Ornithologism

A moist spring, and a few buckets of Seasol, have provided a bumper mulberry crop this month. The grass, and the bottom of my shoes, is nearly pure purple.

One of the benefits of this has been observing the song spreading around the neighbourhood that there's a good feed at the end of my cul de sac. The feathered friends that visit me are typically limited to blackbirds, starlings, new holland honey eaters and spotted doves.

image 2288 from bradism.com

As the season has progressed I've seen willie wagtails, wattlebirds, house sparrows swooping in over the fence and under the canopy to shake berries loose. Every time I've felt stressed or square-eyed recently I've just had to sit outside and watch the birds fossick through the grass and fill their gullets. Often accompanied by Nash.
image 2287 from bradism.com

In the last few days I noticed what I thought were some kind of finches but were actually silvereyes - a bird I didn't even know existed! I caught a photo of one today.

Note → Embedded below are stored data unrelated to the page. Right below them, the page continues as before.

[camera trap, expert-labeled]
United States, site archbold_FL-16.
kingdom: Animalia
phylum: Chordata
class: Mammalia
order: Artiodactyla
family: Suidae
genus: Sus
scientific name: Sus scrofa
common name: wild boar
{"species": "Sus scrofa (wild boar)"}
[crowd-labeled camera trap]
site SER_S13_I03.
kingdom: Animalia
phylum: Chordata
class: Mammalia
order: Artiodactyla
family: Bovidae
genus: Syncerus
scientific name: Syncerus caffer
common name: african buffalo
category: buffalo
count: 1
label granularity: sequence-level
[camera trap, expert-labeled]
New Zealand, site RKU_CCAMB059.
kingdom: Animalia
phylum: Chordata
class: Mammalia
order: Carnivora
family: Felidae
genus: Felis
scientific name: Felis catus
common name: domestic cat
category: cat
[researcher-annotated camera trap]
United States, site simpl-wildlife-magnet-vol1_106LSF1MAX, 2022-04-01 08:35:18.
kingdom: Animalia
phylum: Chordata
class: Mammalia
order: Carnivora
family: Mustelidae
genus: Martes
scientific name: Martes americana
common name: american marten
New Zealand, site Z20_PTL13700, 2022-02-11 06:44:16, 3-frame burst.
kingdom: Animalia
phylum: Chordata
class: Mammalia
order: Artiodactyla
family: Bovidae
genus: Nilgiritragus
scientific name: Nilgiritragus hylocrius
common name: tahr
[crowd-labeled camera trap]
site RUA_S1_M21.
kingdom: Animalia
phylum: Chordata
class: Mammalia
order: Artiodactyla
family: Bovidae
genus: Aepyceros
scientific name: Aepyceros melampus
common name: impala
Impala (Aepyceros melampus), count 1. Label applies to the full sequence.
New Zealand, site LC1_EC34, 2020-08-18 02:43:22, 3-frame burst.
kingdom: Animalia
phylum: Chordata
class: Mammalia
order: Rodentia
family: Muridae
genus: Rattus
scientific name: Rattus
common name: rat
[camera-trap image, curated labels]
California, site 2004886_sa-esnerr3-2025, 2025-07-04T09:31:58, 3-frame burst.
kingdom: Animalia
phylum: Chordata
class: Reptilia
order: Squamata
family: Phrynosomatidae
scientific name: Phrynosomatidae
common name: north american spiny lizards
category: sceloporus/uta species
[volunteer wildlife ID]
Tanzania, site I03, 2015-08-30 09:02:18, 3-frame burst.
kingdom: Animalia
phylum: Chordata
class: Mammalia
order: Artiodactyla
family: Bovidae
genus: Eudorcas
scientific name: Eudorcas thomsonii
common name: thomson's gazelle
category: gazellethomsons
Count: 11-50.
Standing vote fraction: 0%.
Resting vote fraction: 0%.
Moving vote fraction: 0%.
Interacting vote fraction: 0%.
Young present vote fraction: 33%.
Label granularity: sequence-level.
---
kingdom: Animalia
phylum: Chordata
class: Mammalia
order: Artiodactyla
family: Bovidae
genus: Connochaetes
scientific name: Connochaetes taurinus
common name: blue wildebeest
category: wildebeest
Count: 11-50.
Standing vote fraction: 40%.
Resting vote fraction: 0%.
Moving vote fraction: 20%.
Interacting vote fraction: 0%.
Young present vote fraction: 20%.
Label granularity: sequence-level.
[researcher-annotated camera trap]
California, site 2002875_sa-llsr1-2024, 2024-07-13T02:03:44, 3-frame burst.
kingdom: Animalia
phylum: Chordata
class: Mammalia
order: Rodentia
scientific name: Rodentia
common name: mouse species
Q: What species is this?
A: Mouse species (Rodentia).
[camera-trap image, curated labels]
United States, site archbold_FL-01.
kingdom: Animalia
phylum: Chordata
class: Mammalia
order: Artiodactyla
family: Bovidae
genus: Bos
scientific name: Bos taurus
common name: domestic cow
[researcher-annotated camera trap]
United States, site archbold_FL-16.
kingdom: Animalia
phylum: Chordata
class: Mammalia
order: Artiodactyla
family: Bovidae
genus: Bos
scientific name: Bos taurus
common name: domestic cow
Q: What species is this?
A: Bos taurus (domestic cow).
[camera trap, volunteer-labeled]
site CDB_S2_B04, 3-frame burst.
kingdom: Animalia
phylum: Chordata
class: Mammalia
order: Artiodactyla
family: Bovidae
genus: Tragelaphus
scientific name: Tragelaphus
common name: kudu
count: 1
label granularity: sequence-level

image 2289 from bradism.com

A baby blackbird has also been growing up in the backyard this spring. I noticed it as a fledgling last week as it hopped out the way of me and Nash in between its parents feeding it mulberries. It did not take many days of a high sugar diet for it to balloon up bigger than its parents. I got this photo of it when it landed on the wrong side of the pergola roof on its way out for more food.

image 2290 from bradism.com

Maybe I was wrong to bemoan the backyard. Maybe the backyard is the best place in the world, and the rest of it is what I should avoid.